In 2002 Uncle Willis passed away. He was a good man, a fine man, a man who helped raise three equally fine children.
He fought in a world war but never became bitter. He was raised in depression but lacked for nothing. He was brought up tough but loved his children fiercely.
I last saw him just months before his passing. He knew he was dying. No-one escapes the cruel claws of Motor Neurone disease. Death usually comes quickly, a relentless eventuality from a relentless, unforgiving disease.
But even facing death Uncle Will smiled.
He smiled at my eager, misguided efforts to help a cow that could no longer stand. He smiled at tales from my younger years.

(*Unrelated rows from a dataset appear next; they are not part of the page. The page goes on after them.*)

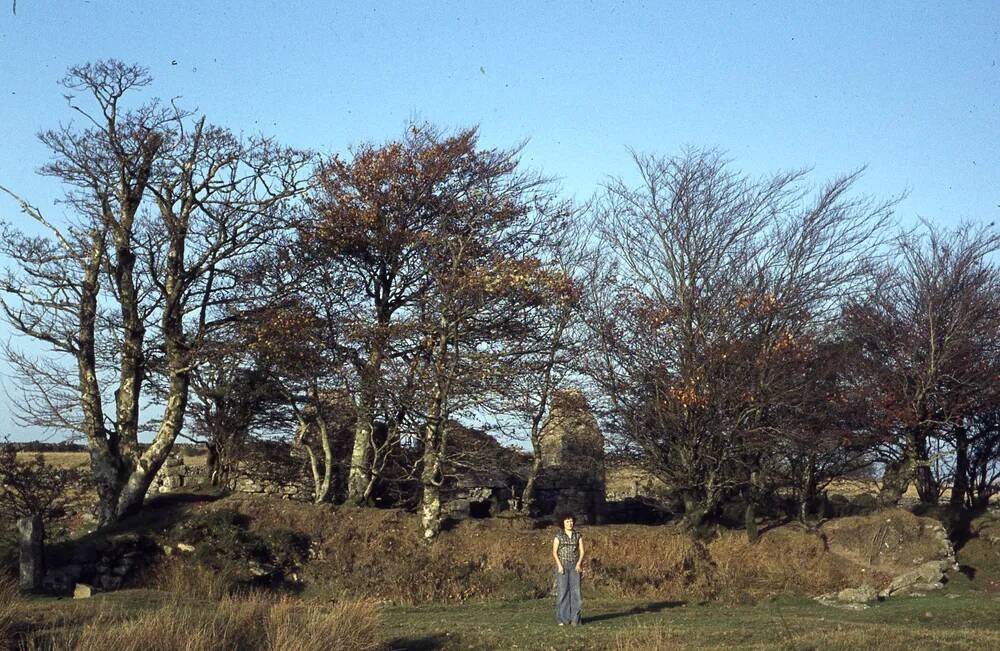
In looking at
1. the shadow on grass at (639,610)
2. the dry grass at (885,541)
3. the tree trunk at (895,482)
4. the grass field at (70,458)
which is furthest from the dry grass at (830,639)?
the grass field at (70,458)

And he smiled at the laughter that rippled through the family around the kitchen table at night.
His smile came despite what loomed ominously ahead. It came despite his inability to work. And it came despite the inability of his lips to form words.

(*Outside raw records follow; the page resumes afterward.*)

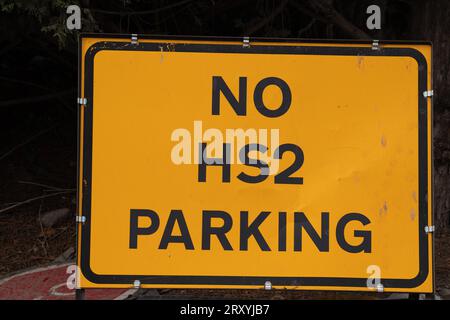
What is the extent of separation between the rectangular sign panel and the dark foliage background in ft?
3.82

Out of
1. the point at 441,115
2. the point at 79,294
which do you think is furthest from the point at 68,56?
the point at 79,294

Instead he wrote. With what little strength remained he wrote, a scrawling shorthand in a tiny spiral-bound notebook that was as hard to read as his words were to comprehend.
And still he smiled. Despite the frustration of being unable to talk and laugh as he had just a few months before.
Motor Neurone disease strips away dignity. It traps perfect minds inside bodies that no longer work, inside bodies that ignore the mind’s will.
Where once the mind thought and tongue and lips responded with words and sounds, now, nothing. Where once food was enjoyed with pleasant conversation, now just dribbling and spitting. It’s a disease no-one wants and no-one escapes.
But through all of his body’s failings Uncle Will never lost his dignity. Despite the wasting muscles and the unformed words he kept smiling. There would be no feeling sorry or regretting, and no sulking. Instead he smiled and smiled, and smiled some more.
And when I’m down and suffering I think of Uncle Will. I think of that immense act of will that manifested as a smile. And I thank him for his leadership and his courage. I thank him for his dignity.
But most of all I thank him for his smile.